カタカナ語の濫用を戒めたい:
「またカタカナ語批判か」と思ってご一読を。
4年ほど前にメルマガ「頂門の一針」の主宰者・渡部亮次郎氏がNHKの「コンセプト」というカタカナ語を使っていたとご立腹だった。私も賛成だったが、こういう高度な?英語の単語をカタカナ語化して使うのも偶には結構かも知れないが、それ以外にもテレビ局では日常的に使っている言葉というか英語の解釈を誤って作られたカタカナ語は山ほどある。そこでその中から幾つか採り上げて批判していこう。
私の主張は「単語帳か単語カードの知識に基づいた英単語の恣意的な解釈から離れて、その単語が流れの中で如何に使われているかを正しく理解してから、カタカナ語花すべきだ」なのである。私はカタカナ語化を担当される先人の方々や現代のマスコミの方々は、英語の辞書をお持ちでないか、あるいは見向きもしないかの何れであるから、奇妙なカタカナ語を生み出せたと思っている。具体例に行こう。
トラブル trouble
解説)「言うまでもなく」と言っても良いだろうが、この言葉をテレビ局が使った時には「揉め事」か「何らかの問題が何処かで生じていた場合」か「何らかの故障、事故我あった時」か「刑事問題になりそうな事件があった時」だと受け止められる方が多いと思う。兎に角、事件の原因でも、諍いの原因でも、品質上の何らかの問題点でも、彼等は躊躇うことなく「トラブル」というカタカナ語で一括りにしてしまう。私はおかしいと思うし、元の英語の意味を何処まで弁えて使っているのかなと疑ってしまう。
大体からして、カタカナ語の「トラブル」を聞いて上に挙げた例のように視聴者がスンナリと受け入れてしまうことが恐ろしくもあると同時に、素晴らしい?我が国の学校教育における英語の成果だと思うのだ。
ジーニアス英和では先ず「心配、苦労、悩み、人にとっての心配事、苦労の種、厄介者」という具合に出てくる。2番目の項目で「・・・に関する迷惑、面倒:困難、災難、故障、骨折り、欠点」が出てくる。「揉め事」は第3番目だ。

○ ○ ○ ○ ○ ○ ○

### 作業
(1) 本文のうち、「私の主張は「単語帳か単語カー」から始まり「ているのかなと疑ってしまう。」で終わる部分をそのまま書き写すこと。
(2) 本文の「ジーニアス英和では先ず」で始まる段落を、要点を残して箇条書きにまとめよ。
(3) 本文の「兎に角」で始まる文で、テレビ局が「トラブル」の一語で一括りにしてしまうとされているものをすべて挙げよ。

### 提供データ
○ ○ ○ ○ ○ ○ ○

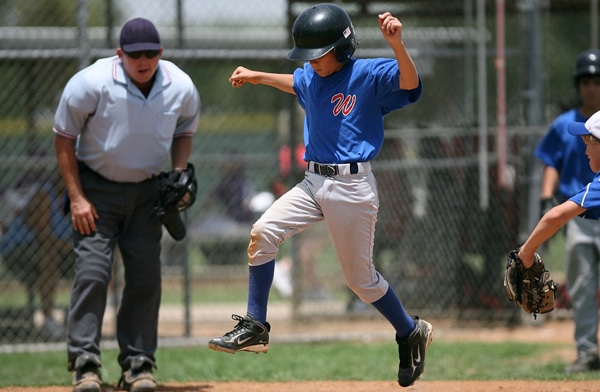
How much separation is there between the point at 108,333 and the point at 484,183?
3667 mm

○ ○ ○ ○ ○ ○ ○

### 解答
(1)
私の主張は「単語帳か単語カードの知識に基づいた英単語の恣意的な解釈から離れて、その単語が流れの中で如何に使われているかを正しく理解してから、カタカナ語花すべきだ」なのである。私はカタカナ語化を担当される先人の方々や現代のマスコミの方々は、英語の辞書をお持ちでないか、あるいは見向きもしないかの何れであるから、奇妙なカタカナ語を生み出せたと思っている。具体例に行こう。
トラブル trouble
解説)「言うまでもなく」と言っても良いだろうが、この言葉をテレビ局が使った時には「揉め事」か「何らかの問題が何処かで生じていた場合」か「何らかの故障、事故我あった時」か「刑事問題になりそうな事件があった時」だと受け止められる方が多いと思う。兎に角、事件の原因でも、諍いの原因でも、品質上の何らかの問題点でも、彼等は躊躇うことなく「トラブル」というカタカナ語で一括りにしてしまう。私はおかしいと思うし、元の英語の意味を何処まで弁えて使っているのかなと疑ってしまう。

(2)
- ジーニアス英和の最初の項目：「心配、苦労、悩み、人にとっての心配事、苦労の種、厄介者」
- 2番目の項目：「・・・に関する迷惑、面倒：困難、災難、故障、骨折り、欠点」
- 「揉め事」は3番目の項目

(3)
- 事件の原因
- 諍いの原因
- 品質上の何らかの問題点